Sunday, December 7, 2014

No one thinks...

“For what [is] your life? It is even a
vapour, that appeareth for a little
time, and then vanisheth away”
James 4:14 – the Bible

“Jesus Christ, this kid is dying!’  Not the words a person is interested in hearing, particularly if they happen to be ‘the kid.’

It was two AM in Vung Tau, the Republic of Vietnam – 1969.  I was working the night shift alone as a radar air traffic controller and napping in our small portable radar unit.  The radios were on, in case an aircraft called in. 

Unbeknownst to me a small centipede had crawled up under my tee shirt.  Unfortunately, it was poisonous and bit the inside of my arm while I slept.  I didn’t realize it was there, but the bite woke me up.  My left arm was numb as often happens when you lie on your side, so I shook it out.  The numbness did not go away and I began to feel sick.   

A call into base operations sent a couple of my co-workers to pick me up and take me to the medical facility – a large sectioned off tent.  By time I arrived, the little creature still under my shirt had bitten me twice more.  Over the next twenty minutes or so, lying on an observation cot, my breathing became a little shallower and pupils began to constrict.  The medics decided to wake the on call doc, who felt I should be given an injection of epinephrine (adrenaline) used for situations of developing shock. 
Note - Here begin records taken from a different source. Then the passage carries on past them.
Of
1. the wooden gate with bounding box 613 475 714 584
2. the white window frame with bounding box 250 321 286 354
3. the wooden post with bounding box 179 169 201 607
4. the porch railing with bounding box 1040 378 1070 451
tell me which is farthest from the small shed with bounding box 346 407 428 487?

The problem? He gave me more than he should have.  Within a breath, I was in full body convulsions.  The doctor dropped the syringe and exclaimed those disconcerting words, “Jesus Christ, this kid is dying!”  Everything seemed paradoxically to go into slow motion.  He ordered the two guys who had brought me in to hold down my legs, one of the medics to lie across my chest, and the second medic to get a spring syringe of atropine.  He injected the medication into my stomach, and I slowly began to calm down. 

All of this took place in seconds, but I clearly remember thinking as if it were yesterday, “Well, what a non-heroic way to die…I wonder what mom and dad will think…Damn, I didn’t get to say good-bye or tell them how much I really loved them.”  A centipede just didn’t seem to be very meaningful way to exit planet earth – and so far from home.  As it turns out, I was in the hospital for several days with a splitting headache, and survived.
The point of this story is not the preceding event, as attention getting as it was, but rather the impact that it had on the rest of my life.  I realized two things from this unexpected pebble dropped into the liquid chemistry of my mind:

    One – you can put things in your body over which you have no control – 
               so be very careful about that, and
    Two – life is extremely fragile and can be snatched away in no 
                time...completely unpredictably.

It is the second thing I learned that had the biggest effect.  When you are young, and particularly when you are a young man in this culture, there is a sense of invulnerability – an almost inherent underlying belief you are indestructible.  This event changed that perception in an instant, forever altering my view of life, and as it has played out, the way I interact with others.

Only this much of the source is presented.